WORK TO COMPLETE: Every line below is to be copied exactly, with the pictures left out.

RECORDS SUPPLIED:
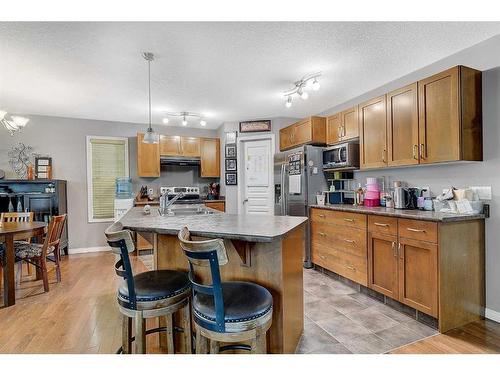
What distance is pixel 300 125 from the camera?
14.2 ft

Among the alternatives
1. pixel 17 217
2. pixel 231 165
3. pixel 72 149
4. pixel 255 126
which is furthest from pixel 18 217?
pixel 255 126

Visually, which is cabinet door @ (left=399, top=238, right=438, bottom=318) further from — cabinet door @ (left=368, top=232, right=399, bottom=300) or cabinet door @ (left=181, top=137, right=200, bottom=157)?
cabinet door @ (left=181, top=137, right=200, bottom=157)

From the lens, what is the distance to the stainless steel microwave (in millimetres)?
3607

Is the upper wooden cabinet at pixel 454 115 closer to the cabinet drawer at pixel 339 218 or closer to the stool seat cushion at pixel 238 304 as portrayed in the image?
the cabinet drawer at pixel 339 218

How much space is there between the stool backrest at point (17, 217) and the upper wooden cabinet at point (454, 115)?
16.1ft

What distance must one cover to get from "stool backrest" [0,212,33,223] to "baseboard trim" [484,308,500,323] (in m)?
5.24

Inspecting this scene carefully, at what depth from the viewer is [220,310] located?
1.30 meters

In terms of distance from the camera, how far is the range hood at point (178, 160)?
5.31m

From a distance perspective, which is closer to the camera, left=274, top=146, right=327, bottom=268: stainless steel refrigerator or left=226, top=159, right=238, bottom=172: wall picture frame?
left=274, top=146, right=327, bottom=268: stainless steel refrigerator

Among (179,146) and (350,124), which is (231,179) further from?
(350,124)

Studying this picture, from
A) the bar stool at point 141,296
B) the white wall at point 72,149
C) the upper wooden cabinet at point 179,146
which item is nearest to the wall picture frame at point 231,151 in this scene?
the upper wooden cabinet at point 179,146

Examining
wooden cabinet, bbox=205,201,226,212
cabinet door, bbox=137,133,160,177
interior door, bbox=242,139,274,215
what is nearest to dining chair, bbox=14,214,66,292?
cabinet door, bbox=137,133,160,177
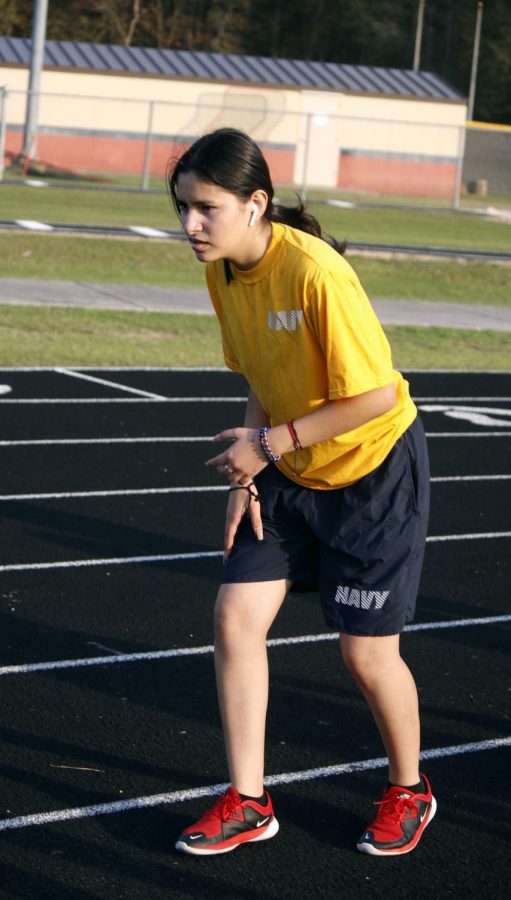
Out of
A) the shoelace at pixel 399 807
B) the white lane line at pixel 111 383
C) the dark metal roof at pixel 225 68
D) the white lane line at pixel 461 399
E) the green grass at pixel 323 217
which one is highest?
the dark metal roof at pixel 225 68

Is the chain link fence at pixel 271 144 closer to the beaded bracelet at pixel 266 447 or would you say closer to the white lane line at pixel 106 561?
the white lane line at pixel 106 561

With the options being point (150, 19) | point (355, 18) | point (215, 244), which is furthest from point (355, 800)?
point (355, 18)

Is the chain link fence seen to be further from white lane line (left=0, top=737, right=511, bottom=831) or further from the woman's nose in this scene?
the woman's nose

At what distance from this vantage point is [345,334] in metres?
3.43

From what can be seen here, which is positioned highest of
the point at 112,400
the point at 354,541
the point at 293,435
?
the point at 293,435

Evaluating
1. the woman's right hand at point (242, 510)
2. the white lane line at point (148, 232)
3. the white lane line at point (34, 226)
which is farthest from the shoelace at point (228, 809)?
the white lane line at point (148, 232)

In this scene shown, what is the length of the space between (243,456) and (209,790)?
1279 mm

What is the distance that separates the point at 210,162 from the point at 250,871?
1.94 meters

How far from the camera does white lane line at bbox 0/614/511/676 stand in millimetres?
5285

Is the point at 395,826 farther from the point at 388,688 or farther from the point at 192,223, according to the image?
the point at 192,223

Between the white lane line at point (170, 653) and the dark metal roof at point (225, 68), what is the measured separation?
36.9m

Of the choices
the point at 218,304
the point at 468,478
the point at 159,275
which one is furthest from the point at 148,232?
the point at 218,304

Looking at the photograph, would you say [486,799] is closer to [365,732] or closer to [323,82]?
[365,732]

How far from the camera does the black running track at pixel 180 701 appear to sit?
12.5 feet
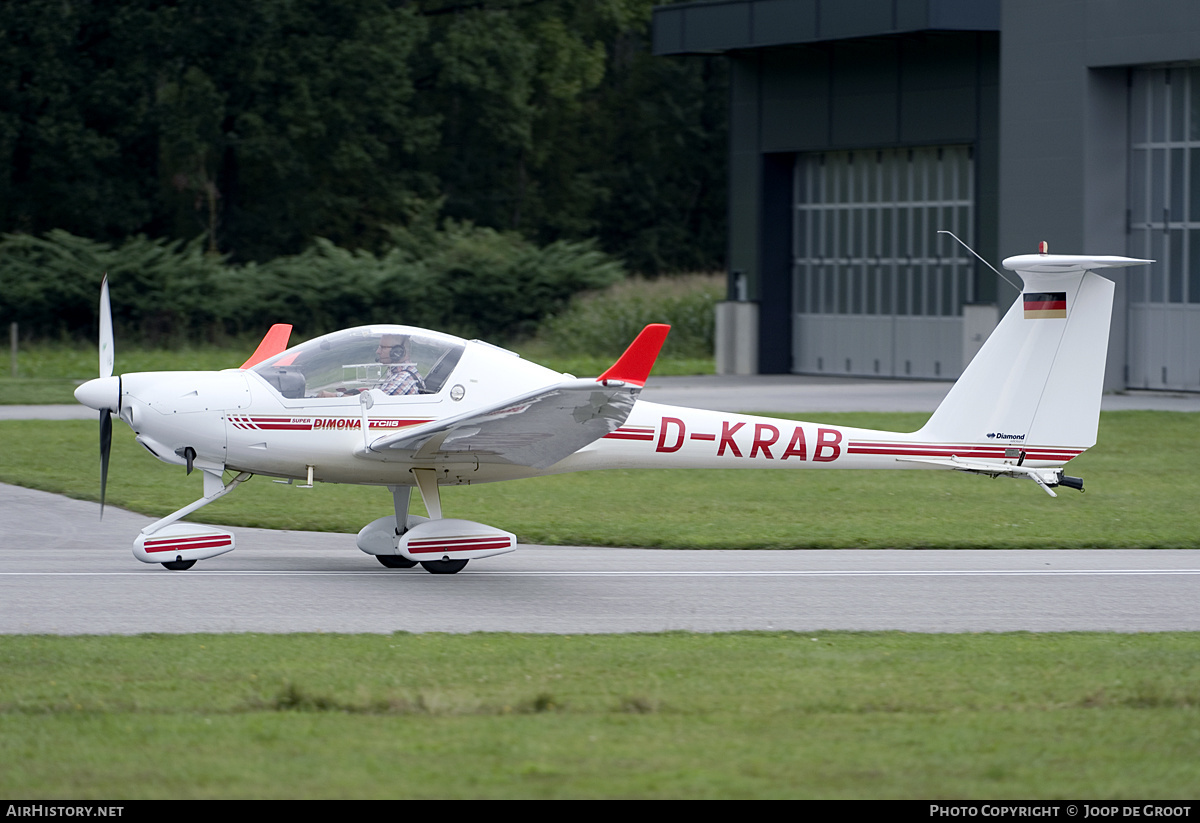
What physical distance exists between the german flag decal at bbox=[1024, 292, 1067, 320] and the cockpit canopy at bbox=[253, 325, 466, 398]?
14.8ft

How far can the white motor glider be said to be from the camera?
11.2 metres

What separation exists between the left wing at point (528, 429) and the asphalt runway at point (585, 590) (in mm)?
982

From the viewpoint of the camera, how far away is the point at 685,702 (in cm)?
729

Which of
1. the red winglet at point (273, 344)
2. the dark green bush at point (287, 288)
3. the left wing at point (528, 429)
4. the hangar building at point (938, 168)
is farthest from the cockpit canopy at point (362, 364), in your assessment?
the dark green bush at point (287, 288)

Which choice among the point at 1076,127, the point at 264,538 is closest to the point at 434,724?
the point at 264,538

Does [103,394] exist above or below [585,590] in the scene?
above

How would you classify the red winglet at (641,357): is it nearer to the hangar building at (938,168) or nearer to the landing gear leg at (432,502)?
the landing gear leg at (432,502)

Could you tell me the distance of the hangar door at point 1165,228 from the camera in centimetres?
2898

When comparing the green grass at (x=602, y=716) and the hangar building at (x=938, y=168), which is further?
the hangar building at (x=938, y=168)

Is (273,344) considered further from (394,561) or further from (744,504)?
(744,504)

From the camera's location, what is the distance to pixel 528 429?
35.2ft

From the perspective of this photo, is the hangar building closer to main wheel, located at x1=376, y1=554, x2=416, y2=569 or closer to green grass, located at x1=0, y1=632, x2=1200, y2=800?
main wheel, located at x1=376, y1=554, x2=416, y2=569

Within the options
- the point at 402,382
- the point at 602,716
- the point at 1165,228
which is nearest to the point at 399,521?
the point at 402,382

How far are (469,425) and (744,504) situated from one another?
18.8 feet
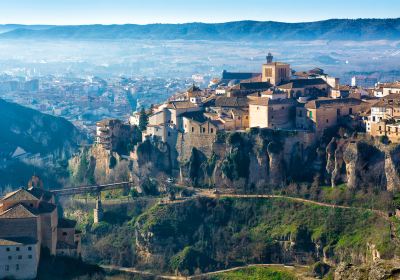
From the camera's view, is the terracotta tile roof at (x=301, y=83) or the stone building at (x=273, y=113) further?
the terracotta tile roof at (x=301, y=83)

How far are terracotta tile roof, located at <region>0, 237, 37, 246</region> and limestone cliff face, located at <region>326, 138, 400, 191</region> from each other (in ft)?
50.4

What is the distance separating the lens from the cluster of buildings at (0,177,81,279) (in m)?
29.2

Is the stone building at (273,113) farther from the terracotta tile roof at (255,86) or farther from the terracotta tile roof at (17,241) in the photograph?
the terracotta tile roof at (17,241)

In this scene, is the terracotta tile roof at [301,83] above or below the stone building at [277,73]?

REPLY:
What distance is pixel 300 125 from the camera?
14.2 ft

Among the alternatives
1. pixel 17 217
2. pixel 231 165
3. pixel 72 149
4. pixel 255 126
which is furthest from pixel 18 217?
pixel 255 126

Visually, which is cabinet door @ (left=399, top=238, right=438, bottom=318) further from — cabinet door @ (left=368, top=232, right=399, bottom=300) or cabinet door @ (left=181, top=137, right=200, bottom=157)?
cabinet door @ (left=181, top=137, right=200, bottom=157)

From the lens, what is the distance to the stainless steel microwave (in millimetres)?
3607

Is the upper wooden cabinet at pixel 454 115 closer to the cabinet drawer at pixel 339 218 or closer to the stool seat cushion at pixel 238 304 as portrayed in the image?
the cabinet drawer at pixel 339 218

How much space is there between the stool backrest at point (17, 217) and the upper wooden cabinet at point (454, 115)?
16.1ft

What distance must one cover to get from "stool backrest" [0,212,33,223] to "baseboard trim" [484,308,500,323] (in m)?
5.24

Inspecting this scene carefully, at what depth from the viewer is [220,310] located?
1.30 meters

In terms of distance from the camera, how far is the range hood at point (178, 160)?
5.31m

From a distance perspective, which is closer to the camera, left=274, top=146, right=327, bottom=268: stainless steel refrigerator or left=226, top=159, right=238, bottom=172: wall picture frame?
left=274, top=146, right=327, bottom=268: stainless steel refrigerator

Among (179,146) and (350,124), which is (231,179) further from?
(350,124)

Studying this picture, from
A) the bar stool at point 141,296
B) the white wall at point 72,149
C) the upper wooden cabinet at point 179,146
which item is nearest to the wall picture frame at point 231,151 in this scene?
the upper wooden cabinet at point 179,146

Examining
wooden cabinet, bbox=205,201,226,212
cabinet door, bbox=137,133,160,177
interior door, bbox=242,139,274,215
what is nearest to dining chair, bbox=14,214,66,292?
cabinet door, bbox=137,133,160,177
Out of
A) the shoelace at pixel 399 807
B) the white lane line at pixel 111 383
C) the dark metal roof at pixel 225 68
D) the white lane line at pixel 461 399
E) the green grass at pixel 323 217
which one is highest?
the dark metal roof at pixel 225 68

Is the chain link fence at pixel 271 144 closer to the beaded bracelet at pixel 266 447 or would you say closer to the white lane line at pixel 106 561?
the white lane line at pixel 106 561

With the options being point (150, 19) | point (355, 18) | point (215, 244), which is furthest from point (355, 800)?
point (355, 18)

Is the chain link fence seen to be further from white lane line (left=0, top=737, right=511, bottom=831) or further from the woman's nose in this scene?
the woman's nose

At what distance from this vantage point is [345,334] in metres?
3.43

From what can be seen here, which is positioned highest of
the point at 112,400
the point at 354,541
the point at 293,435
?
the point at 293,435

Evaluating
1. the woman's right hand at point (242, 510)
2. the white lane line at point (148, 232)
3. the white lane line at point (34, 226)
which is farthest from the shoelace at point (228, 809)?
the white lane line at point (148, 232)

In this scene shown, what is the length of the space between (243,456) and (209,790)?
1279 mm

What is the distance that separates the point at 210,162 from the point at 250,871?
1.94 meters

How far from the camera does white lane line at bbox 0/614/511/676 stand in millimetres?
5285

Is the point at 395,826 farther from the point at 388,688 or farther from the point at 192,223, according to the image?
the point at 192,223

Between the white lane line at point (170, 653) and the dark metal roof at point (225, 68), what is the measured separation?
36.9m

Of the choices
the point at 218,304
the point at 468,478
the point at 159,275
which one is furthest from the point at 148,232?
the point at 218,304

Looking at the photograph, would you say [486,799] is closer to [365,732] or closer to [323,82]?
[365,732]

How far from the camera does the black running track at pixel 180 701 appear to sit?
12.5 feet
What physical distance exists between the german flag decal at bbox=[1024, 292, 1067, 320] and the cockpit canopy at bbox=[253, 325, 466, 398]?
14.8ft

How far can the white motor glider be said to be from the camera?
11.2 metres

What separation exists between the left wing at point (528, 429) and the asphalt runway at point (585, 590) (in mm)?
982

From the viewpoint of the camera, how far away is the point at 685,702 (in cm)?
729

Which of
1. the red winglet at point (273, 344)
2. the dark green bush at point (287, 288)
3. the left wing at point (528, 429)
4. the hangar building at point (938, 168)
is farthest from the cockpit canopy at point (362, 364), in your assessment?
the dark green bush at point (287, 288)

Which choice among the point at 1076,127, the point at 264,538 is closest to the point at 434,724?
the point at 264,538

Does [103,394] exist above or below [585,590] in the scene?
above

How would you classify the red winglet at (641,357): is it nearer to the hangar building at (938,168) or nearer to the landing gear leg at (432,502)?
the landing gear leg at (432,502)

Could you tell me the distance of the hangar door at point 1165,228 from the camera in centimetres?
2898

When comparing the green grass at (x=602, y=716) and the hangar building at (x=938, y=168), which is further?
the hangar building at (x=938, y=168)

Is (273,344) considered further from (394,561) or further from (744,504)?
(744,504)

From the camera's location, what is the distance to pixel 528 429?
35.2ft

From the perspective of this photo, is the hangar building closer to main wheel, located at x1=376, y1=554, x2=416, y2=569 or closer to green grass, located at x1=0, y1=632, x2=1200, y2=800?
main wheel, located at x1=376, y1=554, x2=416, y2=569

Within the options
- the point at 402,382
- the point at 602,716
- the point at 1165,228
which is nearest to the point at 399,521?
the point at 402,382

How far are (469,425) and (744,504) situated from one another?
18.8 feet
From the camera's view, is the terracotta tile roof at (x=301, y=83) or the stone building at (x=273, y=113) further?
the terracotta tile roof at (x=301, y=83)

How far are terracotta tile roof, located at <region>0, 237, 37, 246</region> and limestone cliff face, located at <region>326, 138, 400, 191</region> from each other (in ft)?
50.4

What is the distance separating the lens from the cluster of buildings at (0,177,81,279) (in m)?
29.2

Is the stone building at (273,113) farther from the terracotta tile roof at (255,86) or farther from the terracotta tile roof at (17,241) in the photograph?
the terracotta tile roof at (17,241)

In this scene, is the terracotta tile roof at [301,83] above or below the stone building at [277,73]?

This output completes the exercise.